» **Activity**
In the records below, repeat exactly the lines between the line holding "Bedroom in Piilopirtti" and the line holding "Moving Company Toronto Child Helping Us", inclusive, and drop the pictures.

» **Recorded information**
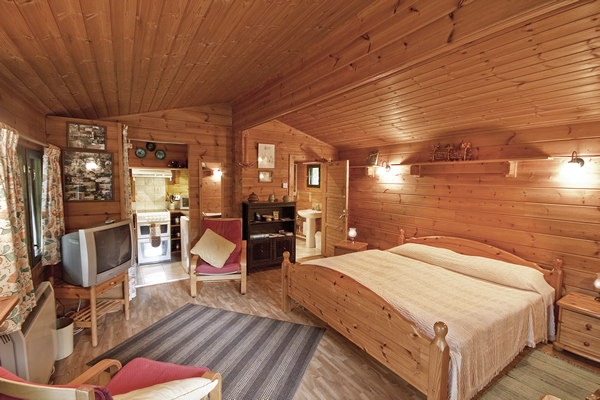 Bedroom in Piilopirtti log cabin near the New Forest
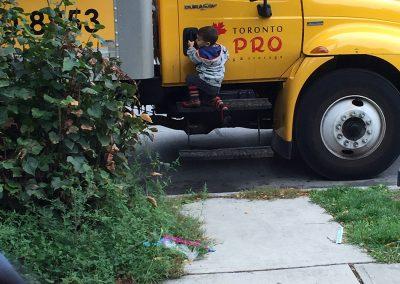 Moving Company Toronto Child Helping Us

...

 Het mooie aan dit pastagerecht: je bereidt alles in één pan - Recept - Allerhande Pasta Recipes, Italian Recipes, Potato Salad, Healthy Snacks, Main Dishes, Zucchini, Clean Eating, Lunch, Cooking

» **Answer to this exercise**
 Bedroom in Piilopirtti log cabin near the New Forest
 Moving Company Toronto Child Helping Us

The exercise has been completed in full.